THE TASK | Copy out the lines from the one containing "Time of clock at [308,183,346,217]: 3:24" through the last line below, leaving the pictures out of your answer.
>> Start
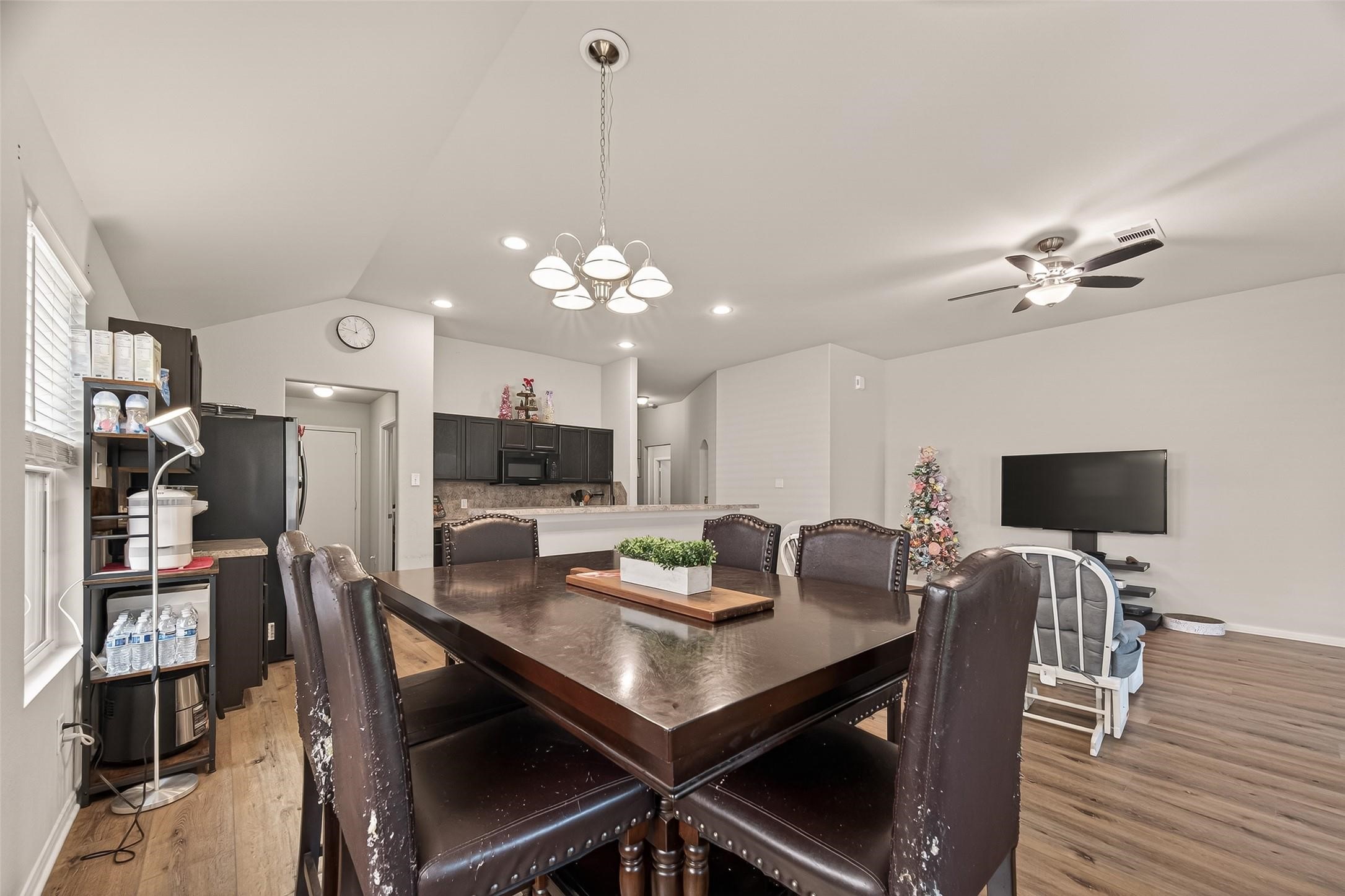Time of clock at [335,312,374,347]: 11:47
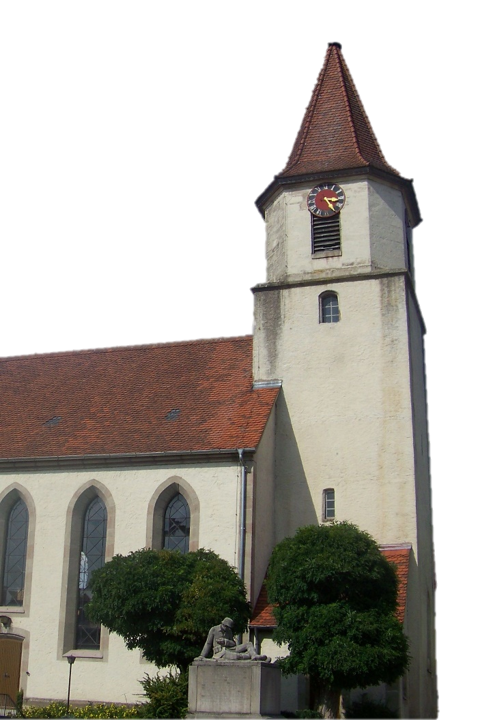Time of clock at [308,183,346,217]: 3:24
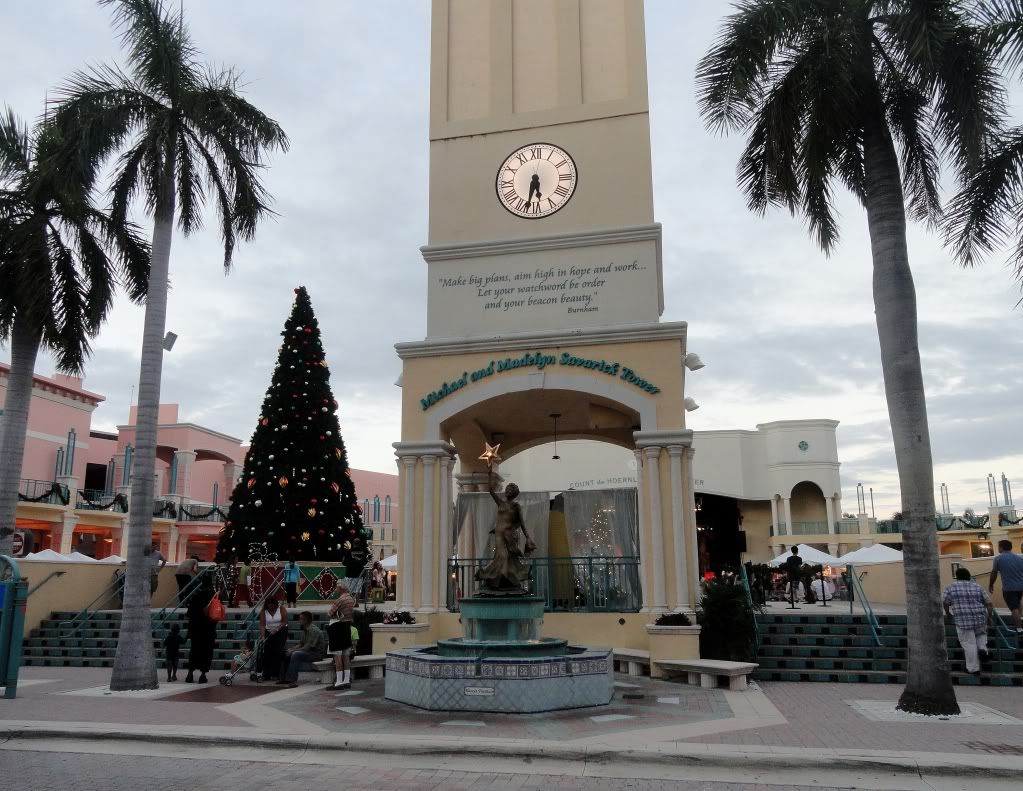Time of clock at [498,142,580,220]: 5:32
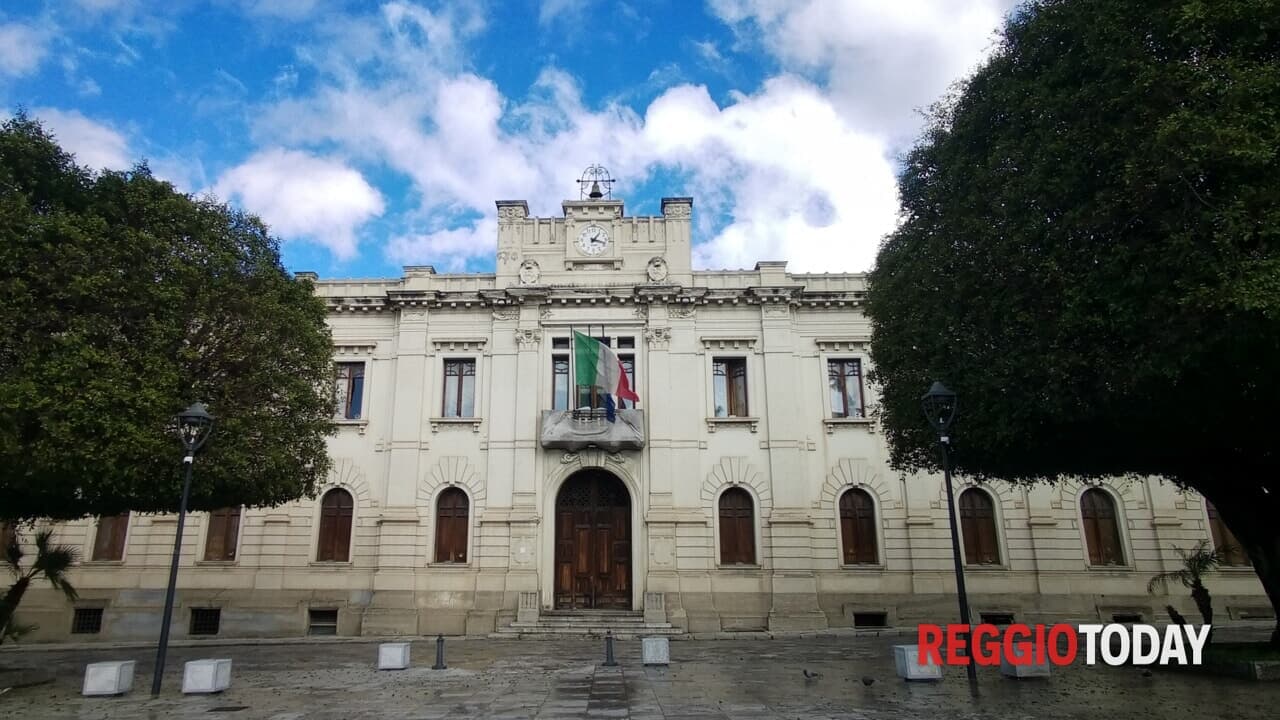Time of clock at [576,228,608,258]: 1:17
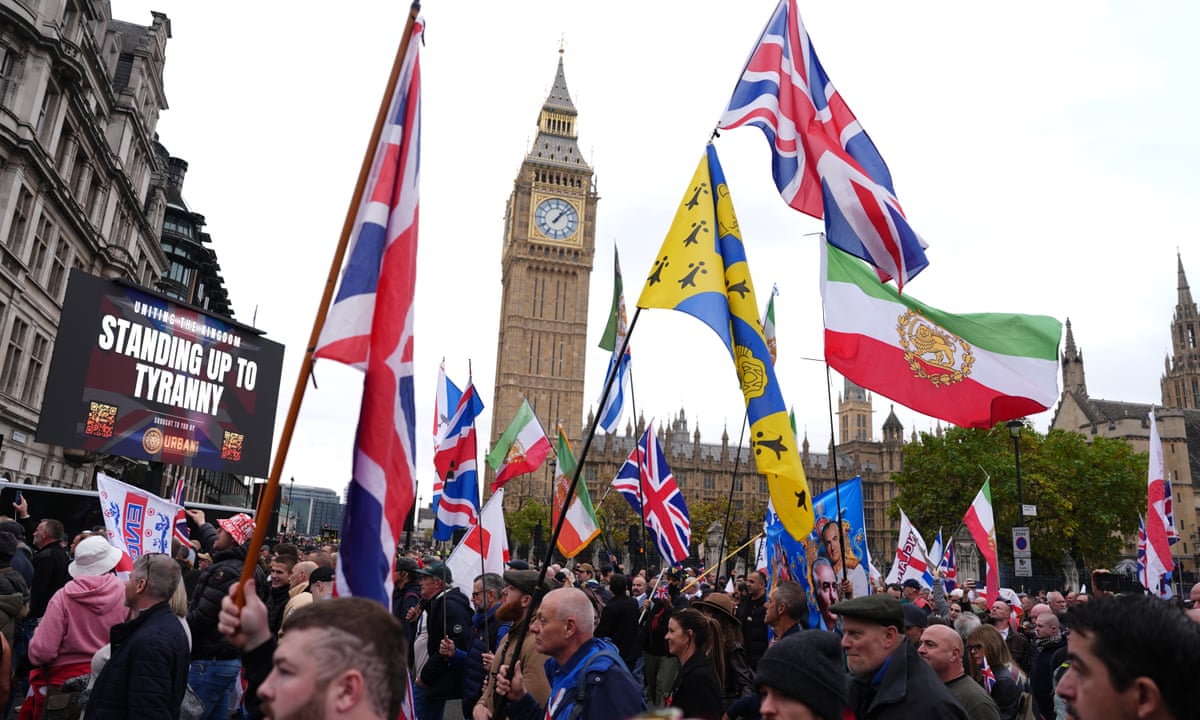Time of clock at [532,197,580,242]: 1:07
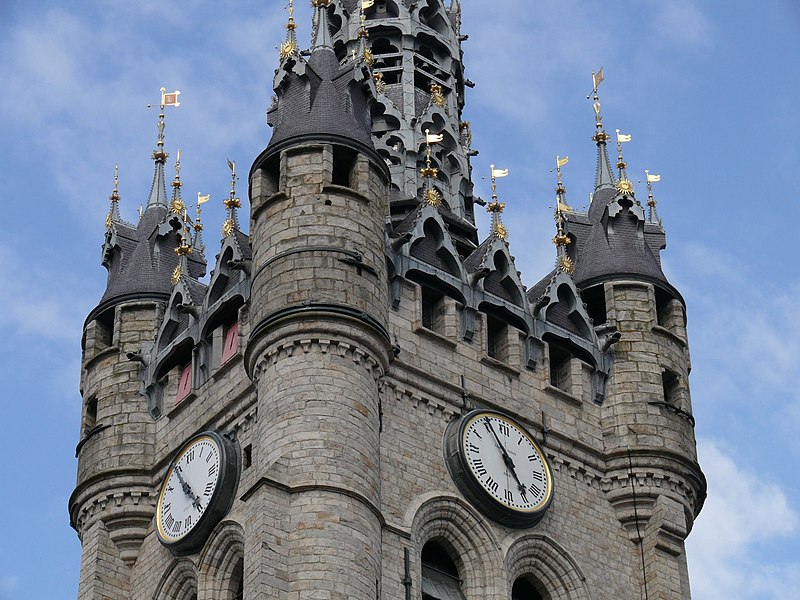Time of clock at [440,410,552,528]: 4:55
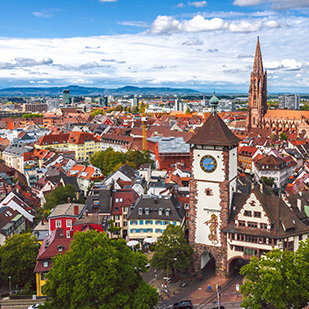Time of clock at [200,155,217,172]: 2:33
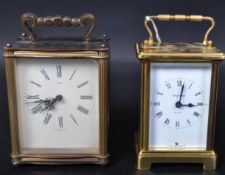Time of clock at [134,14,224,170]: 12:14
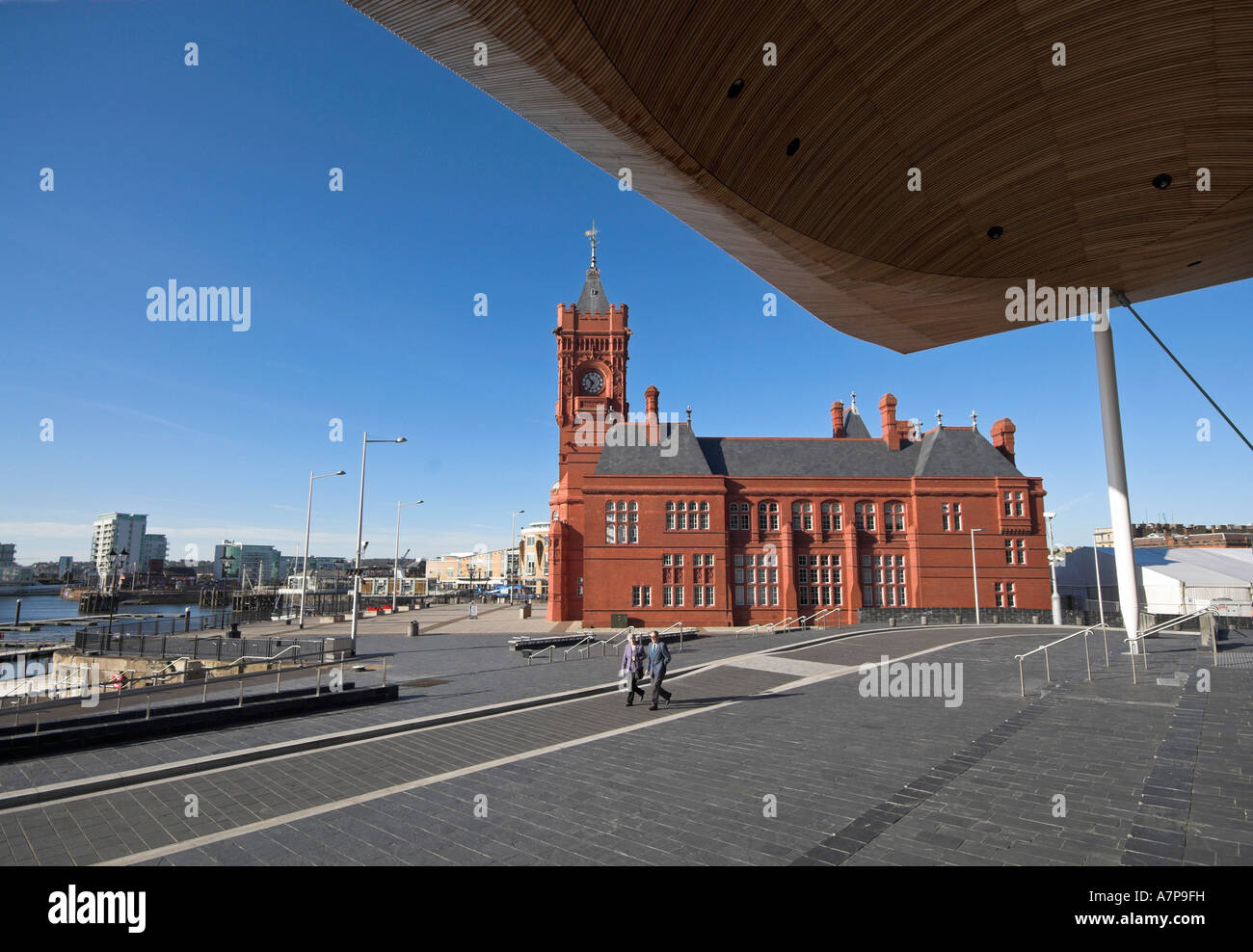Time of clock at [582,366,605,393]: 6:52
>> End
WRITTEN ANSWER |
Time of clock at [308,183,346,217]: 3:24
Time of clock at [498,142,580,220]: 5:32
Time of clock at [576,228,608,258]: 1:17
Time of clock at [532,197,580,242]: 1:07
Time of clock at [440,410,552,528]: 4:55
Time of clock at [200,155,217,172]: 2:33
Time of clock at [134,14,224,170]: 12:14
Time of clock at [582,366,605,393]: 6:52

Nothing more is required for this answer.